Victor had never seen the young man before. He must have been new to the neighborhood, or else he would have known that people here take, they rarely ever give. Victor dug in his pockets and found a few quarters and a crumpled dollar bill, it was the very last of his money. He dropped it in the outstretched cup of the man. The man looked up at him with weary thankful eyes.


“Thank you,” he whispered in a rough voice.


“Use the money to get outta here. Take the word of an old homeless fella, you are beggin' in the wrong place. That money you've got there is all you'll see from this part of town.” With that Victor continued his slow walk down the lonely road. Victor never turned back to see if the man had heeded his words. He just kept on walking. Maybe it was finally time for Victor to move on again.


As he strode through town he noticed a young woman, she wore a short tight skirt with black fishnet stalkings. She wore a tight shirt and she had too much make-up on her face. As the old man walked passed, she hurried toward him. She was shaking, that was obvious to Victor. She was about to say something but she stopped suddenly. She stepped in front of Victor staring at him.


“Miss, I've gotta get goin', it's damn cold if you haven't realized that yet,” Victor grumbled. He looked at the woman's face. There was a fading bruise surrounding her eye that she tried to cover with make-up. “You shouldn't be outside lookin' like that in this type of weather,” Victor added as stepped around her.


“Sorry,” she whispered. “you look like someone I used to know.” Victor looked once more at the child's shivering figure. He noticed then, her alarmingly green eyes and froze. He pulled his heavy jacket from his hulking body, ripping his memories from the deep pockets.


“Here.” Victor tucked the girl into the warm over sized coat.


“What the...” she began, but the old man was already walking away. She hurried after him, wanting to give him his coat back. But he was faster than she'd expected.


“Alice, what were you doing? Where'd you get that disgusting coat?” Alice's friend asked. Alice looked down at the coat. It was warm. It was the best Christmas gift she could have asked for. What luck! But why did that old man give it to her? Alice stared after him, she was going to find that man and thank him. Tomorrow, she decided. She would find him tomorrow.


“Alice, lets go,” her friend took hold of her arm. They weren't going to get much business that night anyway. It was much too cold to stand and wait. Her friend pulled her the whole way back to the shelter. “What's wrong with you?”


“Nothing,” Alice answered.


The next morning Alice hurried from the shelter in search of the old man, she had to find him. But where would she look? She didn't know him, she didn't know where he slept at night. But she was going to find him, that much she knew.
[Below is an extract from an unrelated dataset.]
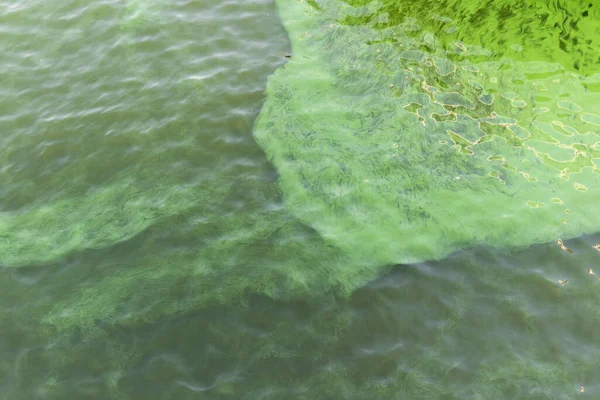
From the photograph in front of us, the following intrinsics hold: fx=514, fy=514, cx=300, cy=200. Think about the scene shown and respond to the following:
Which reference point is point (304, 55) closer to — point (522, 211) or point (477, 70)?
point (477, 70)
And she did. She found him in a park sitting beneath a tree, leaning against its massive trunk. His skin was a purplish, red color. His hat was dusted with snow and his clothes were soaking wet. Alice rushed toward him.


“Thank you,” she said as she approached him. The old man looked up at her. “But why did you give me your coat?” She demanded as she took it off and tried to give it back to him. The old man stood up, holding the coat in his fists.


“No,” the old man began. He started coughing violently and it was a minute before he could speak once more. “Take this coat. I don't need it anymore.” Alice was horrified.


“Yes you do. You'll freeze to death without it.” The old man coughed again and looked at her with pained eyes.


“Please my dear, it's the last thing I have to give,” Victor whispered sadly. “Please take it and learn. Learn what I never did. Take it and be happy.” Victor put the coat on Alice once more and zipped her inside. He hesitated a moment before slipping his memories back into the pocket. “Go,” he commanded. Slowly, Alice did as she was told, leaving Victor to rest in peace. She slipped her hands into the coat's massive pockets and found an envelope. There was a single piece of paper. It was a child's drawing. The drawing was of a house, in front of the house was a family. A dad, a mom and a little girl. My Best Memory, was written on top of the page in a child's large, messy handwriting. Below it was a name, Alice Gambinni, age five.


Alice slipped the paper back into her coat, which would forever be her most valuable possession.